Values are means ± standard deviation or percentages unless otherwise stated.
Data are missing for lipid-lowering (n = 2) medication.
Adjusted for total energy intake using the residual method.
Prevalent.
Among individuals with prevalent hypertension or hyperlipidemia, respectively.
Ratio multiplied by 100.
P < 0.05 for case vs. subcohort. P-value for difference was calculated using the chi-squared test for categorical variables and the t-test for continuous variables.

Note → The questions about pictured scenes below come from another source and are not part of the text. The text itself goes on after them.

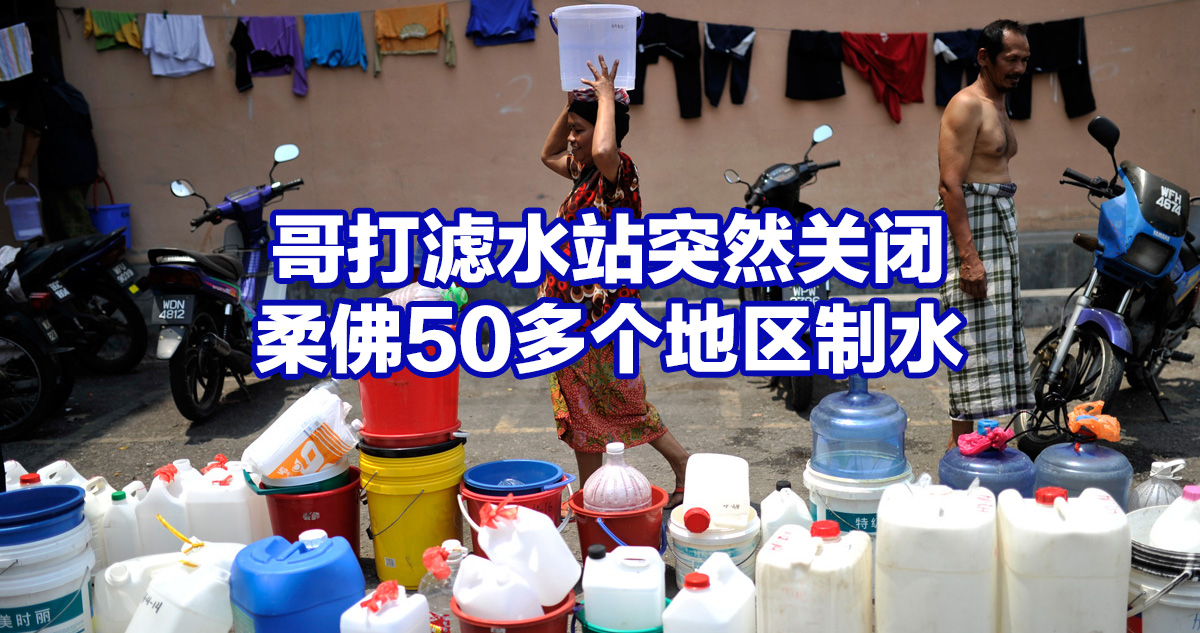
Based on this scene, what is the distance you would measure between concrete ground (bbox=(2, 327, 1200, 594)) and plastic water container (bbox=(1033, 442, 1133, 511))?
4.50 feet

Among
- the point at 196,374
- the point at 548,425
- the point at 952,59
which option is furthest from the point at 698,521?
the point at 952,59

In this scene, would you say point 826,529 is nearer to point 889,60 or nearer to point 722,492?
point 722,492

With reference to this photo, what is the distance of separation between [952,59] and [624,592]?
7.36m

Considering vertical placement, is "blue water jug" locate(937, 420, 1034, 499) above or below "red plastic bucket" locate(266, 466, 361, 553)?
above

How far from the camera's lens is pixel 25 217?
834 centimetres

In the subcohort, there were fewer individuals in the lowest compared to the highest quartile of Treg/tTL ratios who have reported to be current smokers, used anti-hypertensive drugs or NSAIDS (Supplementary Table 1). Other potential confounders such as age, education levels, BMI, waist circumference and physical activity were equally distributed across quartiles of Treg/tTL ratios. Finally, high-sensitive C-reactive protein, HbA1c, and lipid parameters did not correlate with the Treg/tTL ratio in the subcohort (Supplementary Table 2).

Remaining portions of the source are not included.